Everyone is talking about last week’s Four Corners episode on ‘Why too many young Australians are struggling with literacy in the digital age‘.  It is an alarming concern why a number of test results and international benchmarks reveal that many of our children are slipping behind in their literacy.  Four Corners examined the teaching methods of how reading and writing is being taught and what is going wrong.  Is it screen time, phonics or teacher education?

Don’t worry if you missed the programme, we’ve summarised some keynotes:

The Statistics

Australia ranks 28th internationally

  • In a 2016 global reading literacy study – PIRLS (Progress in International Reading Literacy Study) –  Australia ranked 28th out of 50 nations.  We are behind countries such as Lithuania, Kazakhstan and Bulgaria
  • Our NAPLAN data from the last 10 years shows that students in Year 3 who performed well in all literacy areas (reading, writing, spelling and grammar) stopped making these gains as they moved through the latter years.
  • This year’s 2019 NAPLAN reading results showed that 28.8% of Year 3 students reached the highest band of achievement but only 4.5% of Year 9 students were top performers.  Alarmingly, 20% of Year 9 students were below, or barely scraped through, to meet the national minimum standard.
  • Further evidence shows that Year 7 literacy results are flatlining.  The transition into high school is a period where reading progress is really slowing down.

Examples from two schools

Salisbury Primary School, which has rolled out an explicit phonics teaching program, have documented an impressive rise in their students’ literacy results.

Cambridge Primary School also boasted results of their students’ literacy abilities stretching 2 years above age level.  Their literacy initiative emphasises the adventurous, playful and empowering qualities of language to engage students. 

What do Teachers, Specialists and Government have to say?

Here are some insights from a variety of people interviewed :

  • “Vocabulary has decreased.  Spelling is atrocious.  No kid knows how to use an apostrophe.” (Veronica Sanders, high school English teacher)
  • “Every year we produce a new crop of 40 000 fifteen-year-olds who don’t meet OECD (the Organisation for Economic Co-operation and Development) standards on reading.  That’s 1 in 7 fifteen-year-olds.  We can’t afford to have that many fifteen-year-olds in an economy in which jobs for unskilled workers are disappearing.”  (Professor Pamela Snow, Cognitive Psychologist and Speech Pathologist.)
  • Professor Rauno Parrila (Education Studies, Macquarie University) states, “It’s true to say that phonics is the best way to take a non-reader and move them to a reader.”
  • “We’re flatlining as a nation…we’re not making the progress that we should be making and we need to redouble our efforts.”  (Dan Tehan, Education Minister)
  • “The longer we leave it with a struggling reader, the harder it gets to play catch up,” warns Professor Pamela Snow.
  • “Writing’s a real worry.  The results have been steadily getting worse – both for boys and girls – boys are much worse than girls.  But the average student is working 12 months below where they used to be a decade earlier.” (Education specialist)

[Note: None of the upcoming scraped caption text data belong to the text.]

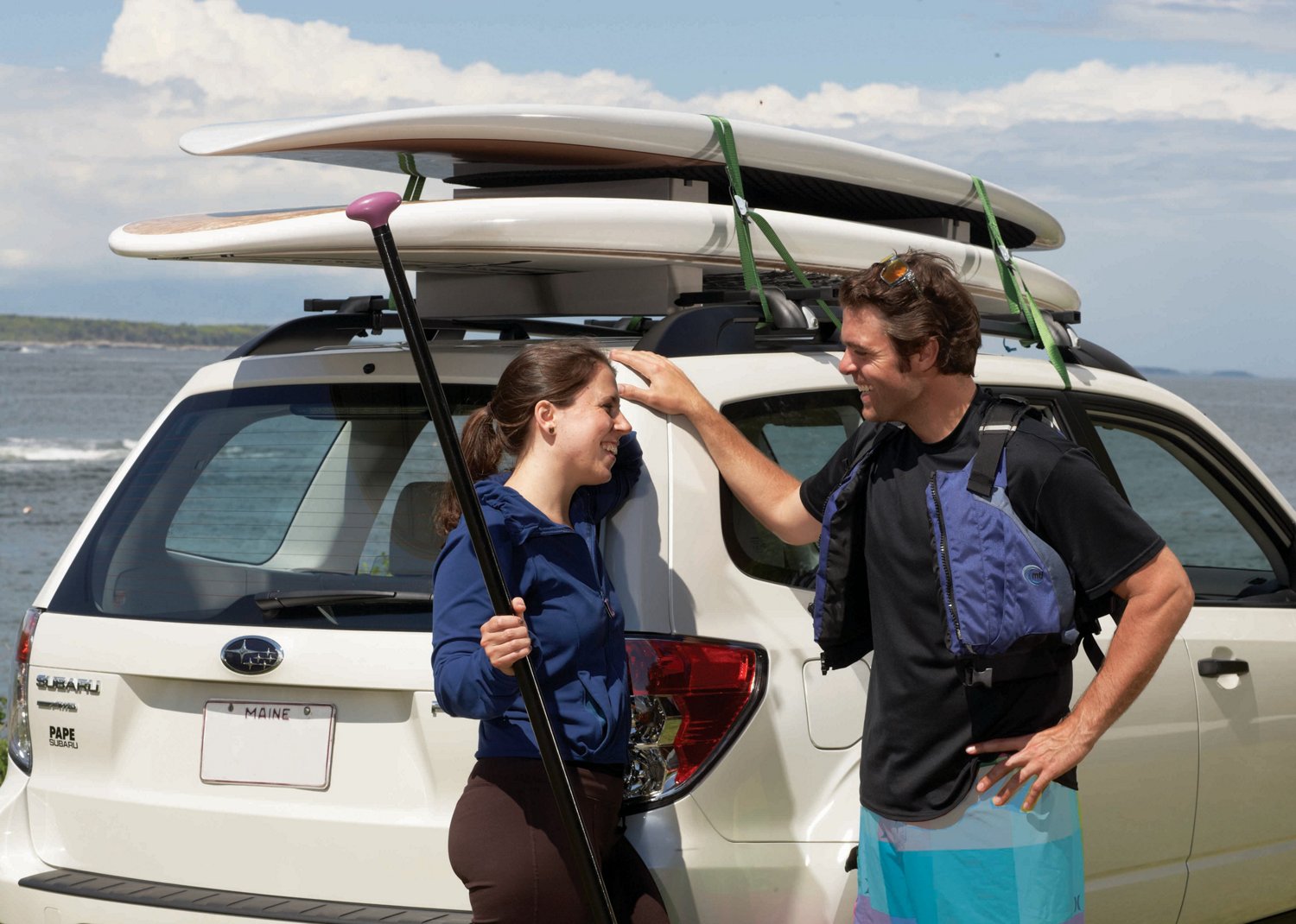 Malone Auto Racks Deluxe Stand-Up Paddleboard Carrier Kit                                                                        - view number 5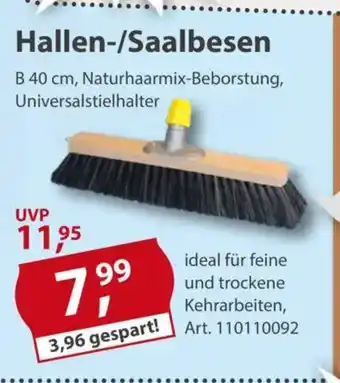 Sonderpreis Baumarkt Hallen-/Saalbesen Angebot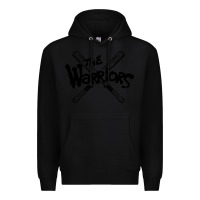 Black The Warriors Premium Hoodie - artisFamous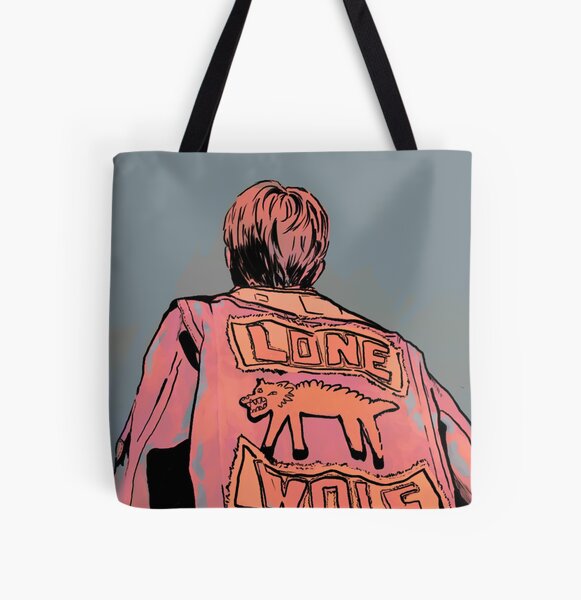 bts - you never walk alone v All Over Print Tote Bag RB2507 product Offical BTS Merch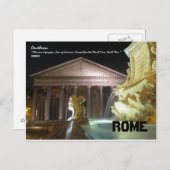 パンテオン ポストカード (正面/裏面)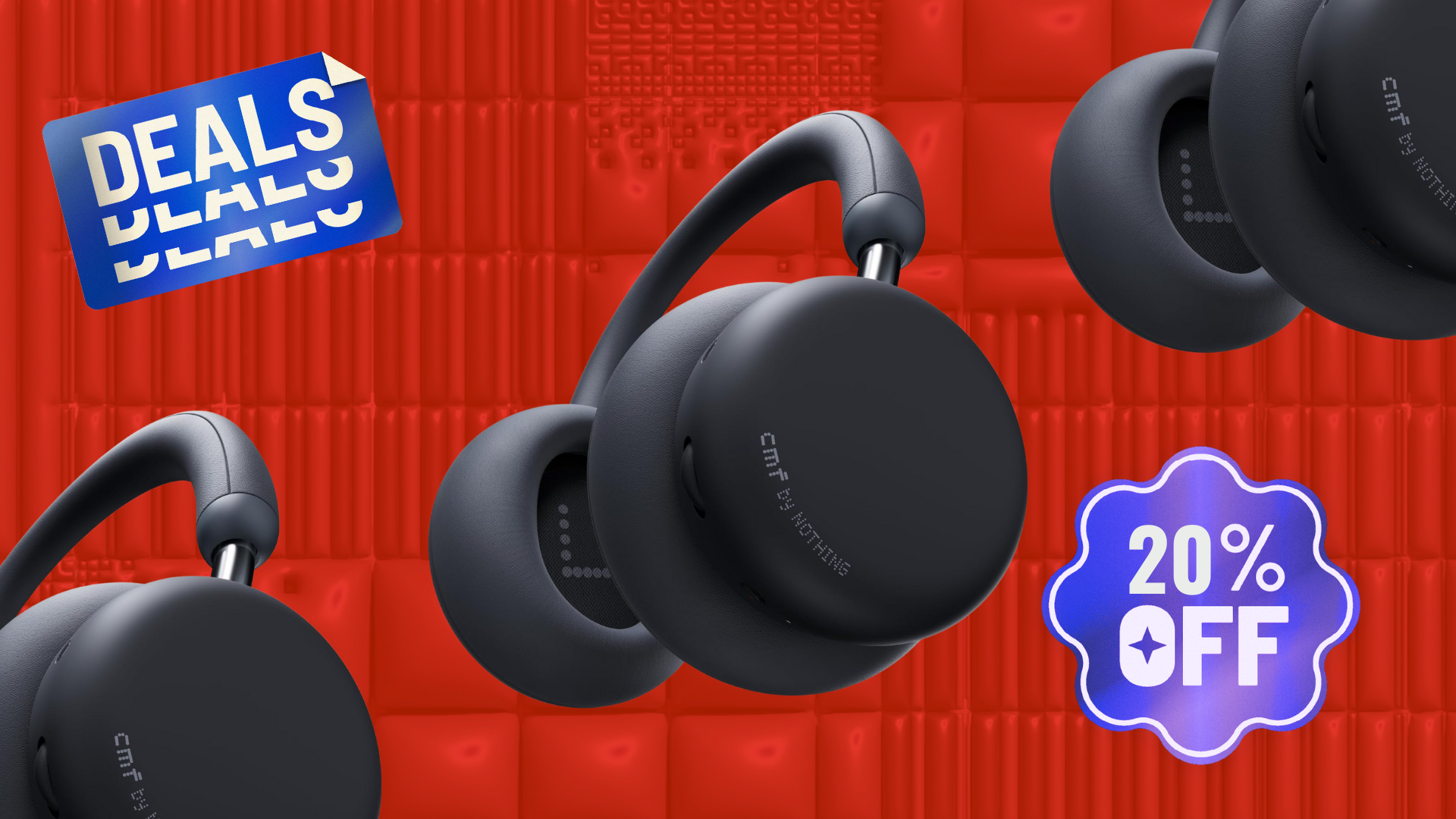 Limited Time Deal: Take 20% Off a Pair of CMF Nothing Headphones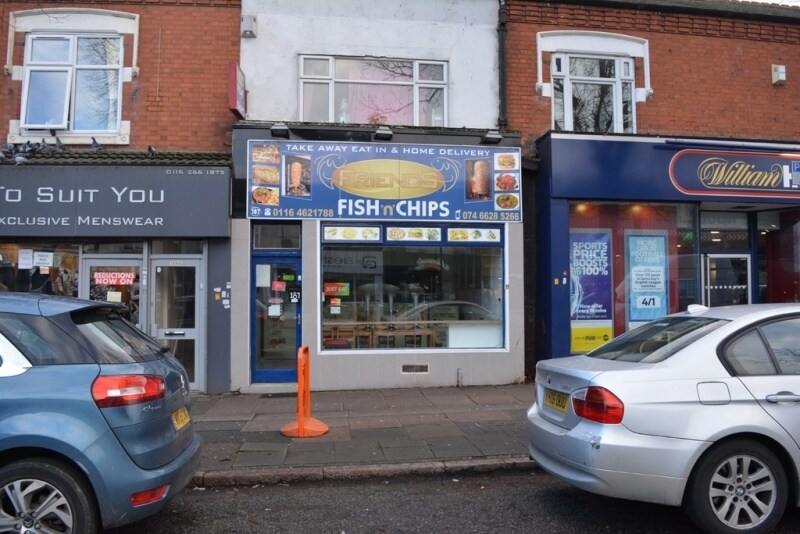 185-187 Melton Rd, Leicester for sale Primary Photo- Image 1 of 1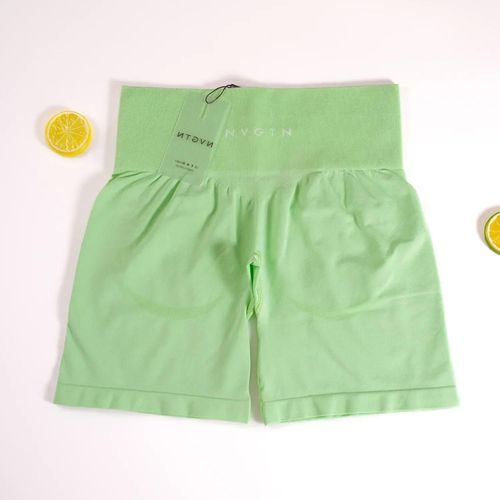 Nvgtn-Mini Short Contour Sans Couture Pour Femme,Leggings D'entraînement,Pantalon De Yoga,Tenues De Fitness,Vêtements De Sport,Lyjean-,Lifting Des Fesses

The social implications of poor literacy

“Students do want to belong.  Teenagers, in particular, want to feel part of a group and not being literate isolates them from their peers, isolates them from services and lots of different opportunities in work and in life beyond school,” says Michael Scicluna, Principal at The Pavilion School in suburban Melbourne.  (The Pavilion School deals with high school students who are at risk of dropping out.  Some teenage students arrive with literacy levels equivalent to a pre-school level and the teachers have to work harder to make gains.)

How is digital technology influencing literacy results?

  • By the age of 12 or 13, up to 30% of Australian children’s waking hours are spent in front of a screen. (Gonski report, 2015)
  • Some schools are limiting access to technology.  Yeronga State High provide laptops which block distracting social media and games and it doesn’t allow phone use during school hours.
  • A Gonski report on ‘Growing Up in Australia’ (2015)  surveyed 1 000 teachers and revealed –  56 % of teachers reported that students’ readiness to learn has decreased   –  82% of teachers said that technology was a distraction for students
  • “If I had the option to use my phone I would,” admits one high school girl. “If we had our phones I don’t think we’d get any work done.”
  • Next year, state schools in Victoria and Western Australia will ban mobile phones in classrooms.

There’s not a more valuable resource in Australia than our children.  Research is showing that the longer our students are at school, the larger the gap between the highest and lowest performing children grows.  Providing them with the reading and writing skills to face the future is essential, not only for their own benefit but for Australia’s success as a nation.